Spatial relationship records:
<<<<

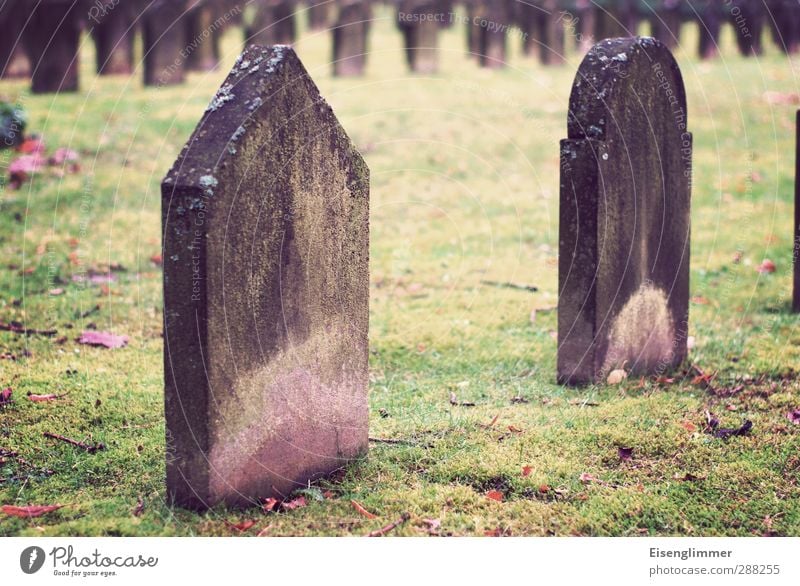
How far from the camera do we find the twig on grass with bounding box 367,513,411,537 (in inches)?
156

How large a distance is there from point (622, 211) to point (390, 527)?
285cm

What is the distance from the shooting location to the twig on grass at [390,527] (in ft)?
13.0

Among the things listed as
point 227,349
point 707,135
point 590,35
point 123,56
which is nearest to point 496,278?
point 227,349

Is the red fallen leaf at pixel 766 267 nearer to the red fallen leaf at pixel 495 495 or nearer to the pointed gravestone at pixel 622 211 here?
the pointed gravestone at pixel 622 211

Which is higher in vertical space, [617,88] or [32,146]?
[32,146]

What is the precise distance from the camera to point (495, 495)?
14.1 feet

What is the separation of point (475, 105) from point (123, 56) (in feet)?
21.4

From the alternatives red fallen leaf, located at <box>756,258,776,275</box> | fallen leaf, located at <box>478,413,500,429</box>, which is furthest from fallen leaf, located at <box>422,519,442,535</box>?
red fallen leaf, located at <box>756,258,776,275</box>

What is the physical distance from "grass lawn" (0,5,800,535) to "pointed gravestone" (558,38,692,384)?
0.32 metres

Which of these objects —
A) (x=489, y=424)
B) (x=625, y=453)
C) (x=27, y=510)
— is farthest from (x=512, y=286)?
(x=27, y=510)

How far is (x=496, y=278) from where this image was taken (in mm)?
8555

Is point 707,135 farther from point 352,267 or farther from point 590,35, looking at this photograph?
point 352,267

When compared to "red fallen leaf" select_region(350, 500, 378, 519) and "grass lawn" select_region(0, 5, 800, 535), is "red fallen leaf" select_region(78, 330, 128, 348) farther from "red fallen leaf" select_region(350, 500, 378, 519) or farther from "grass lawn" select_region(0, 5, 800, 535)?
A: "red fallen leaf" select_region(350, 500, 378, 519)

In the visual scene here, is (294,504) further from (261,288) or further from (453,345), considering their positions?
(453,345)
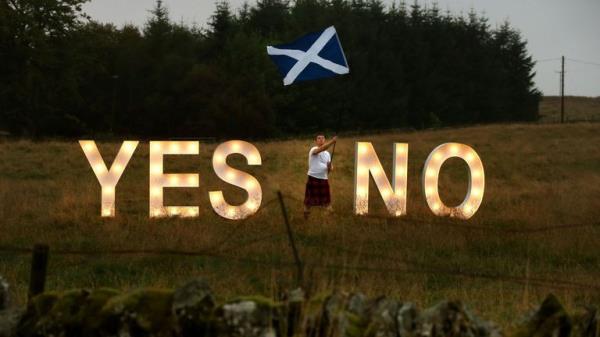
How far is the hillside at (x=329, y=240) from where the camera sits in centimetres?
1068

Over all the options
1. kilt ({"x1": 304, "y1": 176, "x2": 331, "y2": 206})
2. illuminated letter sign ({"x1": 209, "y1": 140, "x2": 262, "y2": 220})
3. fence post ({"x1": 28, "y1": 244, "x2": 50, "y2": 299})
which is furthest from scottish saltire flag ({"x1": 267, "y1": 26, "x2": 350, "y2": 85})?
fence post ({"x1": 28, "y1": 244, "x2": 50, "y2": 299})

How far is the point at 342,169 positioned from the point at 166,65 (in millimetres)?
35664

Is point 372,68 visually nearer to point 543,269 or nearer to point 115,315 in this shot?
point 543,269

>>>>
<<<<

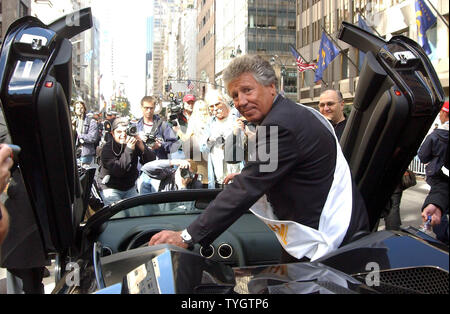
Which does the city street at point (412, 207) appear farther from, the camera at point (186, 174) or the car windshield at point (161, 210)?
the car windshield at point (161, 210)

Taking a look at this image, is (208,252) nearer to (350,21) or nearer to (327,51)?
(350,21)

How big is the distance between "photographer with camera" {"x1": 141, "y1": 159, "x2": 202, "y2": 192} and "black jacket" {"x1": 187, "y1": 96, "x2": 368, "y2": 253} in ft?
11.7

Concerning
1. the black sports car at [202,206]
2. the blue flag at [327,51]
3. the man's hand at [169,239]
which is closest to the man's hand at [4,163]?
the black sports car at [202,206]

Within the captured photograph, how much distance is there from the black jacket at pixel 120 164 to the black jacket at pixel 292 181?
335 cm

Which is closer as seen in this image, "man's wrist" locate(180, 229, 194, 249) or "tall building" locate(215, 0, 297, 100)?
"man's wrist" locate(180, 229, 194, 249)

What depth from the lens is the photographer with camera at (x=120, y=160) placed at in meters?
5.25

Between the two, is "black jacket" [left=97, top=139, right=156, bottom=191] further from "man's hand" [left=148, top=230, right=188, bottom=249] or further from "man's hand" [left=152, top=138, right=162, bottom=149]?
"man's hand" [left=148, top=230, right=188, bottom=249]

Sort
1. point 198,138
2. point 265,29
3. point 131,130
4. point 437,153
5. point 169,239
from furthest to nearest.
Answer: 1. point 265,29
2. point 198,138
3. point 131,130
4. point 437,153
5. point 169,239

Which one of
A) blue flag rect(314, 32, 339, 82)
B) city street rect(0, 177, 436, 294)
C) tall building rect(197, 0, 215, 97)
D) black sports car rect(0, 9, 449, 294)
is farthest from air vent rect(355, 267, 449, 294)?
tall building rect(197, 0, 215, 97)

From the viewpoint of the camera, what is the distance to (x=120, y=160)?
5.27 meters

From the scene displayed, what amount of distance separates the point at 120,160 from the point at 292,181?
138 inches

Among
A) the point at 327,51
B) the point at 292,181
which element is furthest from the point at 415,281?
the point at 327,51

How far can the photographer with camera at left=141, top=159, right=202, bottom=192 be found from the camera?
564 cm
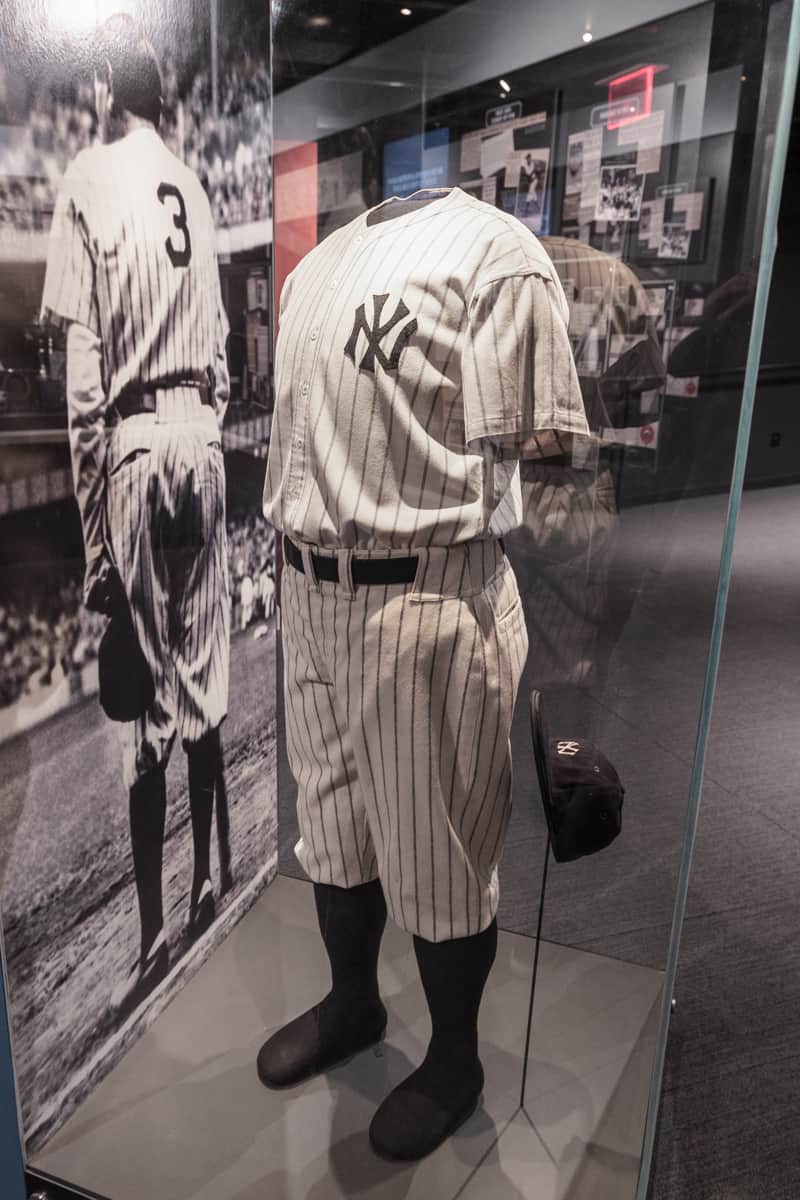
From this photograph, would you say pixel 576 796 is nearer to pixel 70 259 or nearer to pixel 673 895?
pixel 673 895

>>>>
<<<<

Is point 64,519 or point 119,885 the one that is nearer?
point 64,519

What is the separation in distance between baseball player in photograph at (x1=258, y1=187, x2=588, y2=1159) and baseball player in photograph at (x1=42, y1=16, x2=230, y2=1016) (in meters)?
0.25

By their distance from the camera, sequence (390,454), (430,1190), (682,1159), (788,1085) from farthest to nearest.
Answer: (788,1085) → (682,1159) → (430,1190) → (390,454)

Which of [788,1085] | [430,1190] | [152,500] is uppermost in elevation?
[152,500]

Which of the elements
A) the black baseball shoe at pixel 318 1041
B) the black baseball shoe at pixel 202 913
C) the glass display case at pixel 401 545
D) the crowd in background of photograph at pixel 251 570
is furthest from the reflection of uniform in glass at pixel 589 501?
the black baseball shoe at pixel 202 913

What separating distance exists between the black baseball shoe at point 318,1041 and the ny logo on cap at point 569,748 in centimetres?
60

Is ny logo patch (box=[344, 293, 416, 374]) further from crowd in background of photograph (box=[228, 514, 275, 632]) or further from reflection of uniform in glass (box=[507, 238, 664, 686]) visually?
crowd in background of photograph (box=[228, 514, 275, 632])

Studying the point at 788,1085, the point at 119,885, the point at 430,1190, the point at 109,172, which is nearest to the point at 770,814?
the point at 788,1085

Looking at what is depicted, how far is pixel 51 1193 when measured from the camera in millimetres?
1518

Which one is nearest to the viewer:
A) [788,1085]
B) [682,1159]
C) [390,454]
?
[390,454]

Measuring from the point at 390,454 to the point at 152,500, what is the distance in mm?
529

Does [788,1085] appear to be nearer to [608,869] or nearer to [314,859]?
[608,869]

>>>>

_WHAT THE EXERCISE ASKS_: Show every line in the listing above that contains the string "meters". A line counts only if the capitalization matches.

_TASK SOLUTION_:
What depth from the lens is the photographer with camera at (x=120, y=160) placed at in meters?
5.27 meters
What is the separation in distance between baseball player in photograph at (x1=258, y1=187, x2=588, y2=1159) and baseball player in photograph at (x1=42, y1=16, x2=230, y2=1016) (in meters)?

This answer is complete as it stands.